Dedemin deyişlerini bir ajandaya yazmıştım. O ajandayı yirmili yaşlarımın erken döneminde neredeyse doldurmuştum. Neler yazmamıştım ki; şiirler, kısa öyküler, anılar, aforizmatik şeyler… Bir sürü acemice metinler. Elbette o zamanlar benim için acemice değildi. Mavi tükenmez kalemle yazdığım metinleri tekrar tekrar okuyunca benim için olağanüstüydü, neredeyse hepsi. Kendim dışında nadiren okuru olan bu metinlere bakıp “Artık ölsem de benden geriye birkaç satır kalacak işte.” diye düşünüp heyecanlanmıştım. O ajandam artık yok. Ya onlarca ev taşımalarından birinde atılan defter ve kitaplar arasında kaynadı ya da kaybettim bir yerlerde.
Yazma arzusu, içinde okunma arzusunu da barındırır. Ama sadece bu değil. Sanırım insanın mayasında kendinden geriye bir iz bırakma arzusu da var. Bu, entellektüel bir çalışma da olabilir, zanaatsal bir çalışma da. Mağara duvarlarına çizilen resimlere bir de bu gözle bakamaz mıyız? Belki insan(lar) sadece bir iz bırakmak istedi.
Şimdi soru(nu)muza dönelim: Ne kalır bizden geriye? Bir şiir, bir öykü kalır. Belki bir romandan bir satır, bir tablodan bir bakış kalır. Bir filmden bir sahne, bir şarkıdan bir nağme kalır. Bir fotoğraf kalır belki, belki el nakışı bir iş kalır. Ektiğimiz bir tohum nesilden nesile geçer mi, diktiğimiz bir fidan kalır mı? O da kalır. Bir heykel, bir yapı kalır belki. Belki hafızalara kazınmış gülüşümüz kalır, kederli bir duruşumuz, sıkılı yumruğumuz, cıvıltılı sesimiz. Kim bilir daha neler neler kalır. Ama en çok da şairimin dediği kalır:
Ne kalır benden geriye, benden sonrası kalır
Asıl bu kalır.[3]
Not: Bu yazı daha önce Şahsiyet dergisinin 5.sayısında yayımlanmıştır.

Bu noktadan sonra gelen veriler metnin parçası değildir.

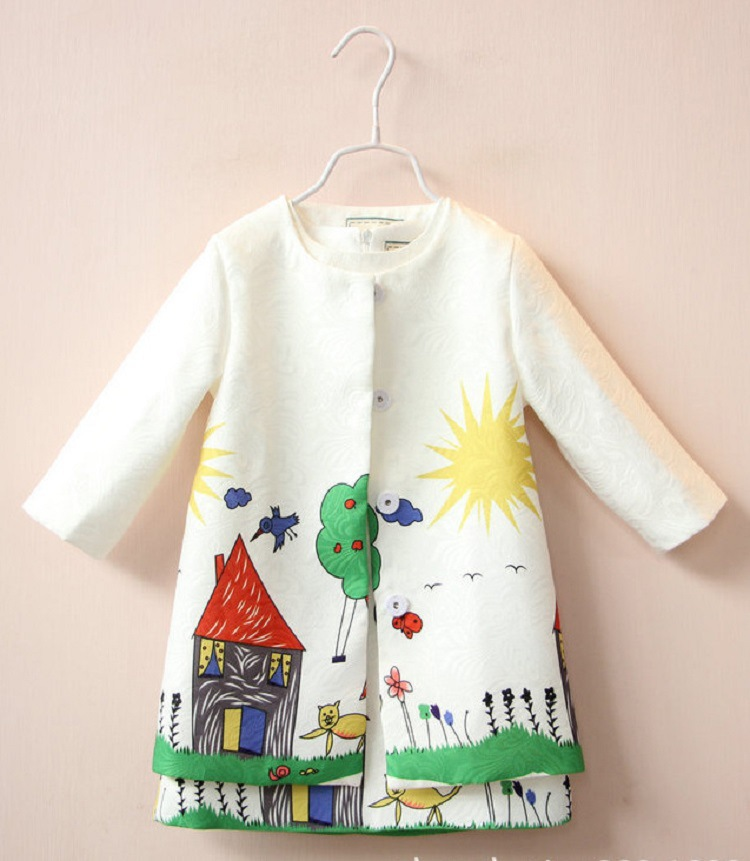 Italian Children Clothing Online Get Cheap Itali...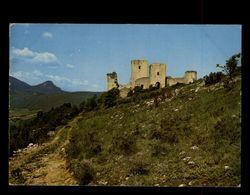 11 - PUIVERT - Chateau - - Autres Communes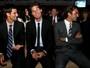 """Nadal não quer enfrentar Federer no US Open: """"Prefiro alguém mais fácil"""""""
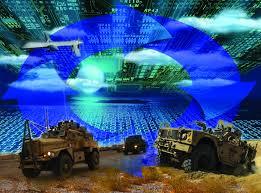 army cyber tradoc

[1] Dostoyevski, yirmi yedi yaşındayken Çar rejimi tarafından tehlikeli kabul edilen kitapları toplayan edebiyat grubuna dahil olduğu için tutuklanıp ölüme mahkûm edilir. Önceden planlanmış “infaz” sonrası kardeşi Mikhail’e durumu ve nasıl rahatladığını anlatmak için bir mektup yazar. Alıntı o mektuptan. (Oggito.com, )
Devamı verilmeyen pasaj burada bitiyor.